Eine Leserin berichtete uns, am Bärensee Nilgänse gesichtet zu haben. Die ursprünglich aus Afrika stammenden Tiere sind in Stuttgart keine Unbekannten. Foto: dpa

An dem See unterhalb des Bärenschlössle wurden Nilgänse gesichtet. Die sind zwar keine Seltenheit in Stuttgart, doch der Nabu ist von den tierischen Gästen aus Afrika wenig begeistert.

Büsnau/S-West - Einträchtig watscheln die beiden bräunlich-grauen Gänse nebeneinander her. So hat sie eine Leserin auf einer Wiese am Bärensee entdeckt und gleich ein Foto mit dem Handy aufgenommen. Die fremdartigen Gäste sind schnell als Nilgänse identifiziert – und so ungewöhnlich sind sie gar nicht, berichtet der Naturschutzbund (Nabu).

Die Nilgans ist in Stuttgart seit ein paar Jahren nichts Besonderes mehr und ist mehr oder weniger regelmäßig an fast allen Gewässern einzeln, paarweise oder in kleinen Gruppen anzutreffen“, erklärt Ulrich Tammler, Fachbeauftragter für Vogelkunde beim Nabu Stuttgart. Die Sichtung am Bärensee sei also nicht ungewöhnlich. Hauptaufenthaltsort sei der Max-Eyth-See. Es gebe sogar Paare, die an den Stuttgarter Seen brüten. „Die Vögel sind ganzjährig in der Stadt zu beobachten. Am Max-Eyth-See hat es schon Ansammlungen von bis zu 40 Tieren gegeben“, berichtet Tammler.

Nilgänse können sich aggressiv gegenüber anderen Vögeln verhalten

Der Vogelbeauftragte sieht die Ansiedlung der Wasservögel allerdings kritisch. „Leider sind wir als Naturschützer mit der Art nicht wirklich glücklich, da sie sich gegenüber anderen Wasservögeln recht aggressiv und dominant verhält und in der Brutplatzkonkurrenz andere Arten durchaus verdrängen kann“, sagt Tammler.
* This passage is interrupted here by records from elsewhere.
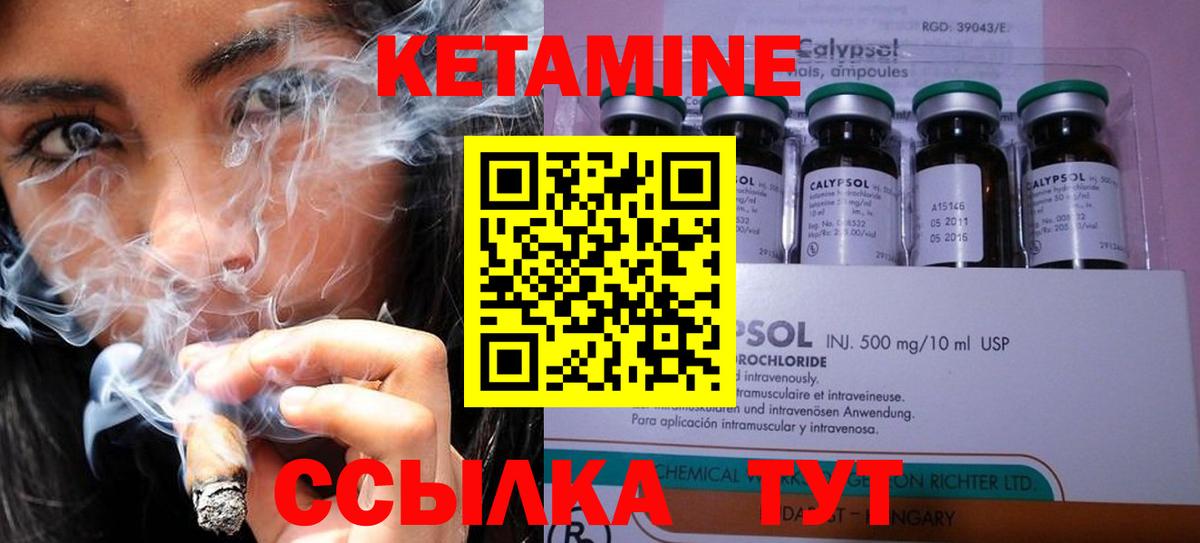 МАРИХУАНА  Реутов  Гашиш  Меф кристаллы  МЕФ  Вход с VPN 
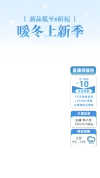 直播背景切片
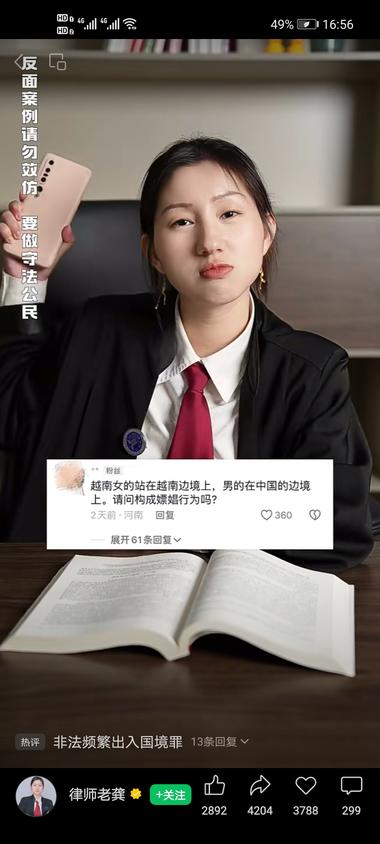 图片[2]-视频开头通过评论截图展现问题，中间通….-网创风向标论坛-网络创业-网创圈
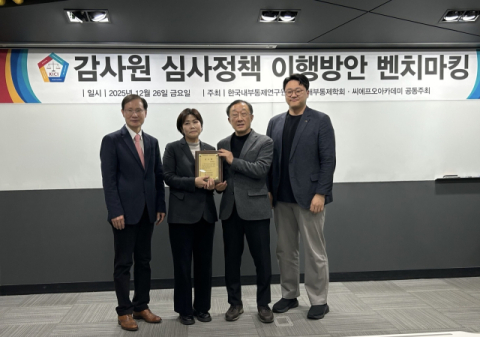 BPA, 내부통제 문화 확산 공로 인정받아 감사패 수상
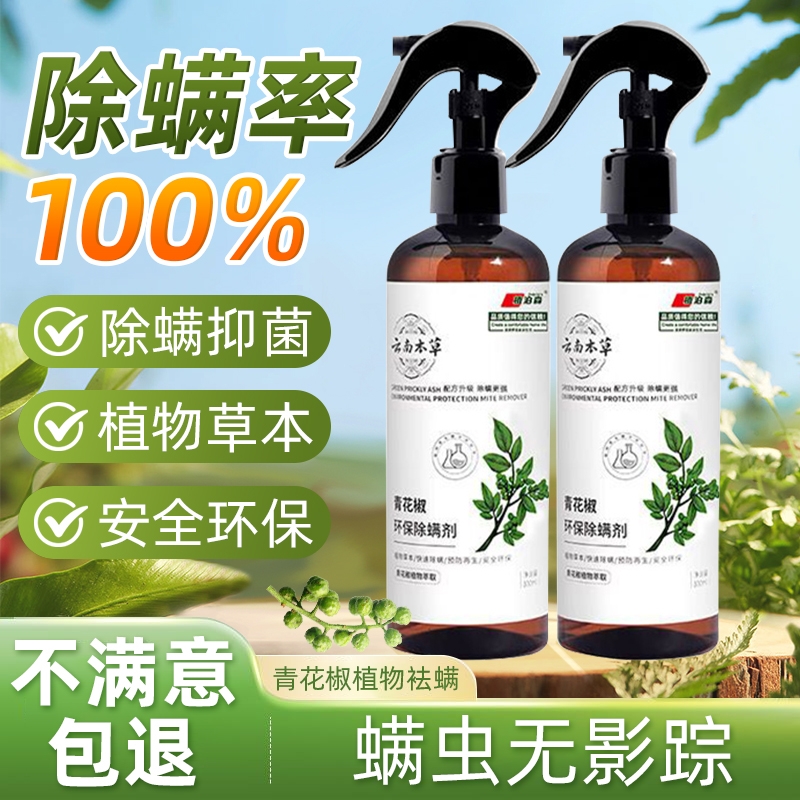 青花椒除螨剂：告别螨虫困扰，享受清新睡眠！
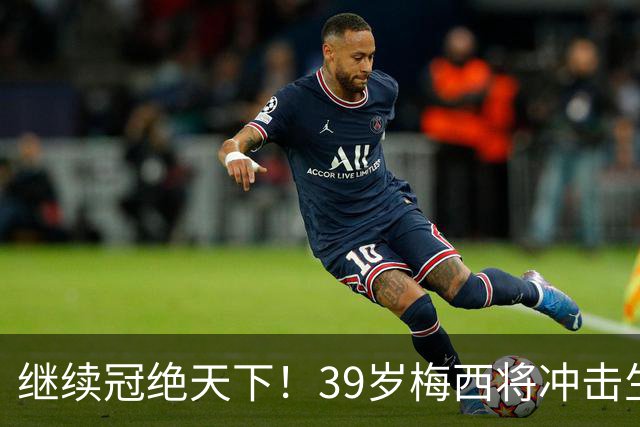 继续冠绝天下！39岁梅西将冲击生涯第48冠，国家队大赛已三连冠
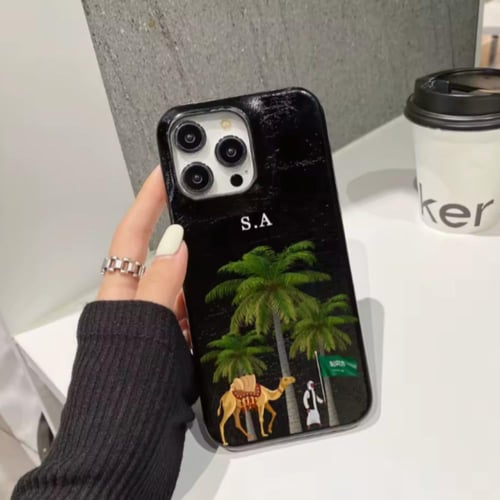 كفر السعودية | Saudi Arabia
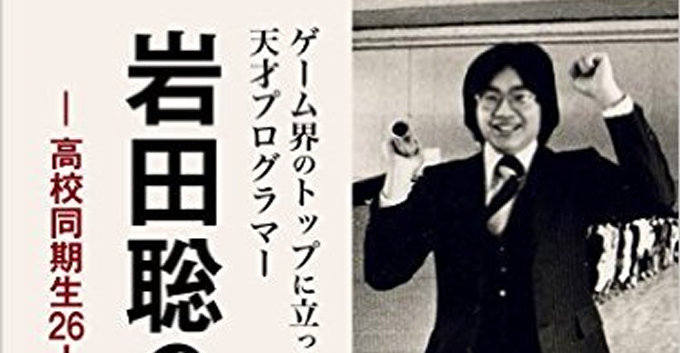 「岩田聡の原点 高校同期生26人の証言」がリリース。岩田聡の記録を残す会より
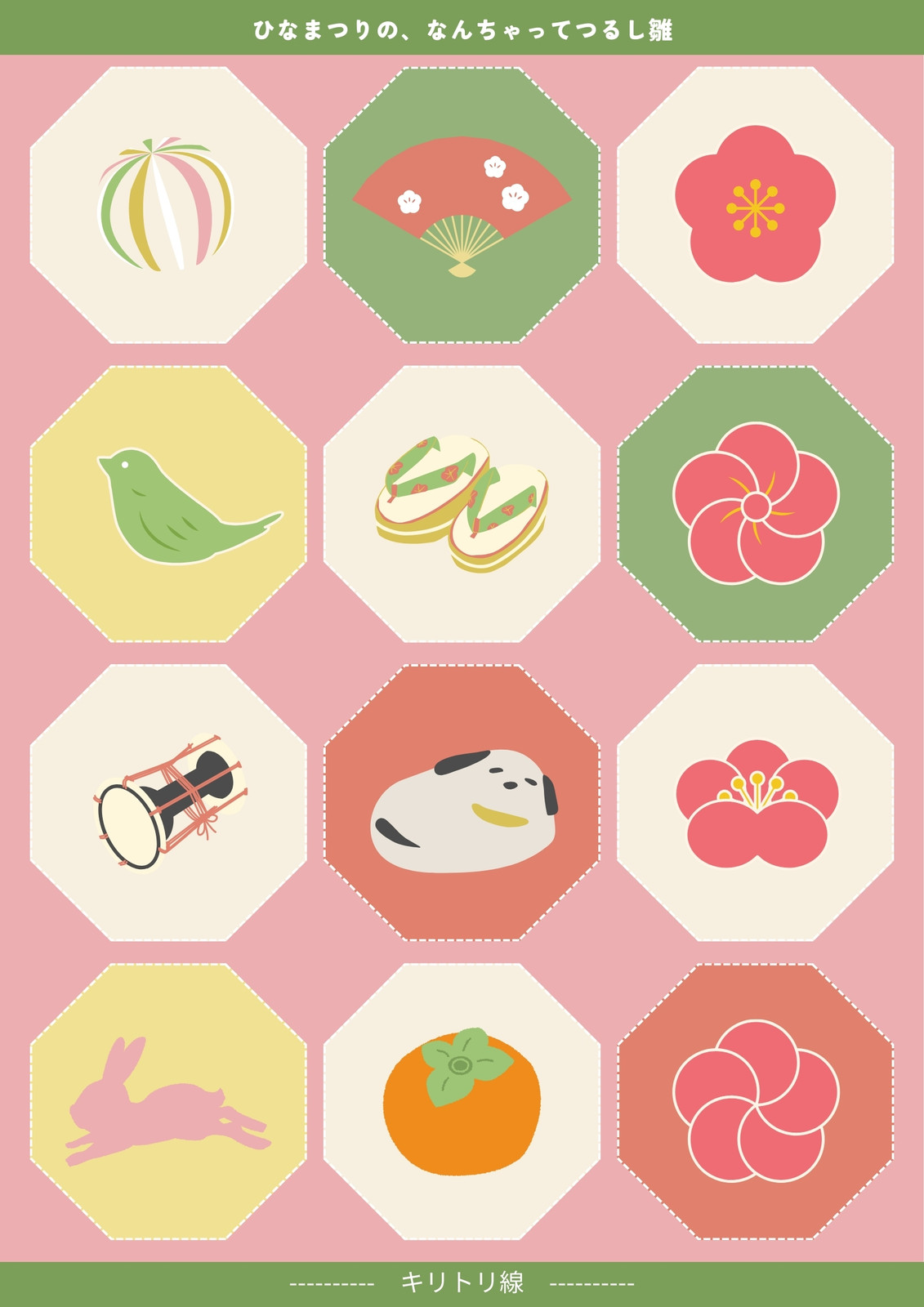 雛祭りポスターかわいいイラストイラスト - No: 1366459無料イラスト・フリー素材なら「イラストAC」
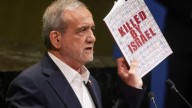 ‘We Will Never Bow To Aggressors’: Iran Blasts Europe For ‘Acting At US Bequest’, Pledges No Nuclear Weapons At UNGA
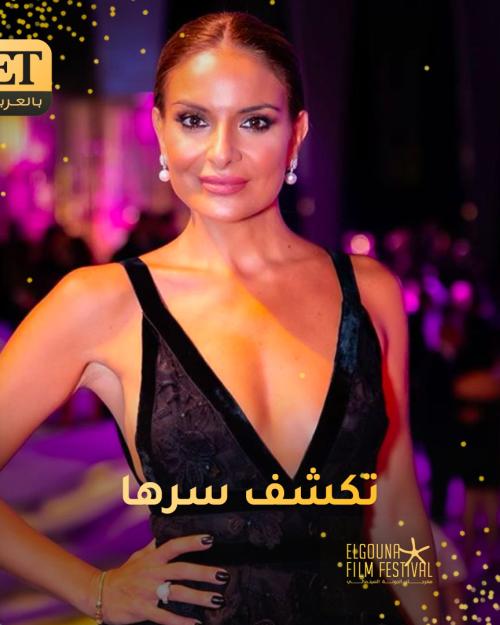 هيلدا خليفة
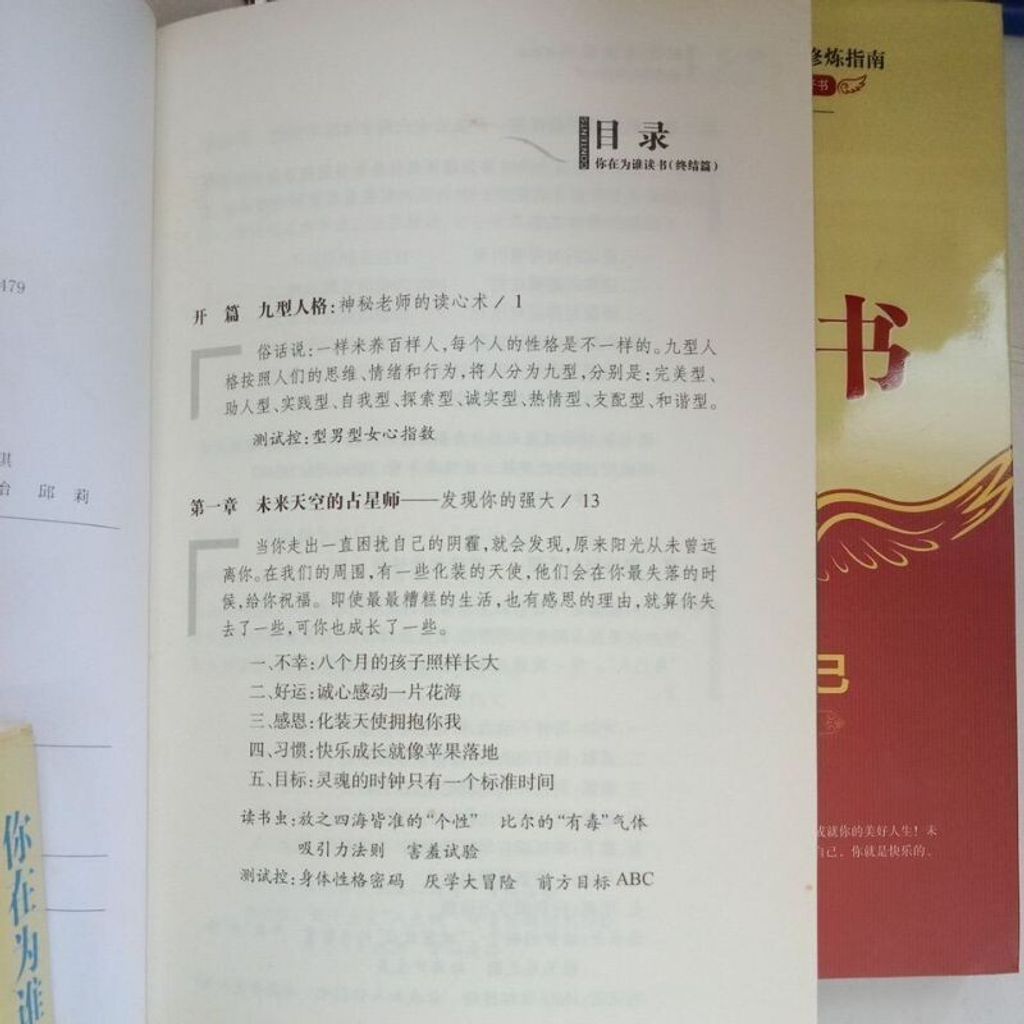 sg-11134201-7reow-m8xd6pjh4dr636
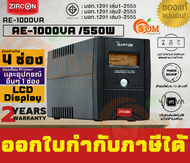 AE-1000VA /550W UPS (เครื่องสำรองไฟฟ้า) ZIRCON INTERACTIVE (AE-1000VA) สำรองไฟฟ้าได้ 15-30 นาที (2Y)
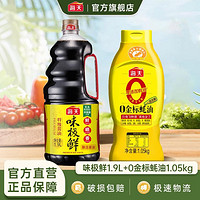 海天 酱油 0添加味极鲜1.9L+0金标蚝油1.05kg 家用炒菜调味品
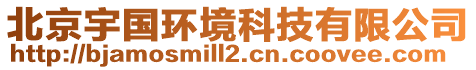 北京宇國(guó)環(huán)境科技有限公司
Allerdings habe die Population in Mitteleuropa inzwischen eine Größe erreicht, die eine Eindämmung durch Jagd nahezu unmöglich mache. Denn die Nilgänse brüten hier so erfolgreich, dass die Lücken in der Population schnell wieder geschlossen werden können. „Insofern ist zu hoffen, dass hier bald ein Plateau der Population erreicht wird und keine nennenswerten Zuwächse mehr stattfinden“, sagt Tammler.

Die Nilgans stammt ursprünglich aus Afrika. Von dort wurde sie nach Europa importiert, vor allem nach Großbritannien und in die Niederlande, wo sie als Ziergeflügel gehalten und in Parks angesiedelt wurde. Von dort sind einige Vögel ausgebrochen oder ausgesetzt worden. „So konnten sich frei lebende und halbzahme Populationen bilden“, sagt Tammler. Die Nilgänse in Deutschland sind vermutlich aus den Niederlanden eingewandert und haben sich in den vergangenen 20 Jahren über große Teile des Landes ausgebreitet.

Die Gänse haben wenig Scheu vor den Menschen

„Die ursprüngliche Herkunft aus Gefangenschaft oder zumindest Haltung und Aufenthalt in unmittelbarer Nähe des Menschen führt auch zu der geringen Scheu der Vögel und eine gewisse Vorliebe für, beziehungsweise Konzentration in städtischen Lebensräumen“, erklärt Ulrich Tammler.

Mit dem Klima hat die Ausbreitung in Deutschland nach Ansicht des Vogelbeauftragten weniger zu tun, „wobei die größeren Überlebenschancen im milderen Winter vor allem in den Städten sicherlich auch förderlich sind“. Dazu komme die „ verbreitete Unsitte der Fütterung von Wasservögeln“ und die „Anpassung an den in Summe kälteren Lebensraum verglichen mit den afrikanischen Ursprungsgebieten“.